The mainstream media dropped the ball in the past when it came to Gardasil, and they haven't improved with time. The “Today” Show featured Dr. Nancy Snyderman, NBC's chief medical editor and a longtime advocate for the vaccine, and Dr. Suzanne Gilberg-Lenz, somewhat of a skeptic. But the report was by no means balanced.
Dr. Snyderman began promoting the vaccine right out of the gate, saying, “Well It's important because there are 65,000 new cases of cervical cancer every year. We know that Human Papilloma Virus causes cancer of the cervix. We know you that get HPV through sex. So this idea is to give a vaccine to girls before they become sexually active. And it's an anti-cancer vaccine. It's not a pro-sex vaccine. So my view, as a physician is, if you can prevent an illness with a vaccine, why wouldn't you do it if it's safe and effective? And this is safe and effective.”
This misleading statement left out many things. First, Gardasil is not a cancer vaccine, despite how the media has portrayed it. It is a vaccine to prevent HPV, which can cause cervical cancer, but as Dr. Gilberg-Lenz pointed out, most people who have HPV do not get cancer.
Snyderman claimed it is not a “pro-sex vaccine.” But the only reason to administer the vaccine is the assumption that girls will be sexually active. It is an assumption that they are incapable of abstinence. In fact, nobody in the segment mentioned that abstinence is the only 100 percent effective way to avoid HPV.
And finally, Snyderman declared Gardasil “safe and effective.” Since, as Gilberg-Lenz pointed out, the vaccine only protects against two of the around 10-15 strains of the virus that could cause cancer, Snyderman's calling it “effective” is a considerable overstatement. And her perception of “safe” is rather skewed.
When Ann Curry asked Dr. Snyderman to explain the “worst side-effects, how common are they?” Snyderman side-stepped the question and instead answered, “Well I think we have to look at the most common side-effects.” She listed things like fainting and redness as the most common. She didn't mention other side-effects that have been reported, including "Anaphylactic shock," "foaming at mouth," "grand mal convulsion," "coma," "now paralyzed."
Finally she got around to that other side-effect – death. “Now, what concerns people, and what does come up, is there have been 37 or 38 deaths. And the FDA has looked very, very carefully at these. There has been no proof of the vaccine causing a young woman to die. And sometimes deaths are recorded several days later. But it's important to remember, you can have fish for dinner, and get sick three days later and the question is, did the fish cause you to get sick? And what they're saying this time is, no. There's no proof that this vaccine in fact puts women's lives at risk.”

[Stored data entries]

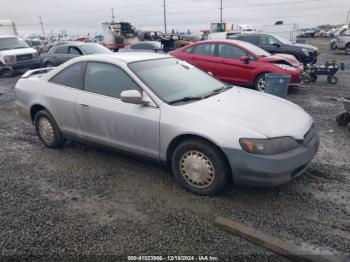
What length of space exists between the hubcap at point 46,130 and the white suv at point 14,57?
10860 millimetres

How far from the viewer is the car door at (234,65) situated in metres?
8.70

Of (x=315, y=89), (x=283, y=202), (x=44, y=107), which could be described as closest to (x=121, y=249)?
(x=283, y=202)

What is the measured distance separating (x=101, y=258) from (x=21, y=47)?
1552cm

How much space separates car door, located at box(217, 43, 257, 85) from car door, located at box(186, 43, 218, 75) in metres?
0.20

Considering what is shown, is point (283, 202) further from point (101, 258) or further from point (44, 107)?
point (44, 107)

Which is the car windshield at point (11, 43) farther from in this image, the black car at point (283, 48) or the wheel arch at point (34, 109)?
the wheel arch at point (34, 109)

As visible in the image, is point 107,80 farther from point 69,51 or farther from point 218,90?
point 69,51

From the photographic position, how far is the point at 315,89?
32.0ft

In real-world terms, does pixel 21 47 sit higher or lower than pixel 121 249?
higher

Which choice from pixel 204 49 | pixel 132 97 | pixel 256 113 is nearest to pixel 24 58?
pixel 204 49

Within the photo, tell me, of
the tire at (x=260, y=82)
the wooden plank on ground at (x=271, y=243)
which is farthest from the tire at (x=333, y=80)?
the wooden plank on ground at (x=271, y=243)

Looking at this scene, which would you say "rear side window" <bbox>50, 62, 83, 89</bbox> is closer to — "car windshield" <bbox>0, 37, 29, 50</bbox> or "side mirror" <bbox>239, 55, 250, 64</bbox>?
"side mirror" <bbox>239, 55, 250, 64</bbox>

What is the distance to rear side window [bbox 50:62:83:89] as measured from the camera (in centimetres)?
443

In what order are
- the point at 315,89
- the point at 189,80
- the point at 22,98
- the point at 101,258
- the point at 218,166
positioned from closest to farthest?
the point at 101,258, the point at 218,166, the point at 189,80, the point at 22,98, the point at 315,89
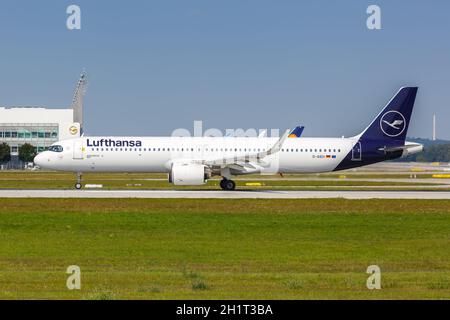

**WORK TASK 1**
In the passage on the Gardasil segment, how many new cases of cervical cancer per year did Dr. Snyderman cite?
**WORK TASK 2**
Transcribe the part of the Gardasil passage that opens with the words containing "Snyderman claimed it" and closes with "to avoid HPV.".

**YOUR RESPONSE 1**
She cited 65,000 new cases of cervical cancer every year.

**YOUR RESPONSE 2**
Snyderman claimed it is not a “pro-sex vaccine.” But the only reason to administer the vaccine is the assumption that girls will be sexually active. It is an assumption that they are incapable of abstinence. In fact, nobody in the segment mentioned that abstinence is the only 100 percent effective way to avoid HPV.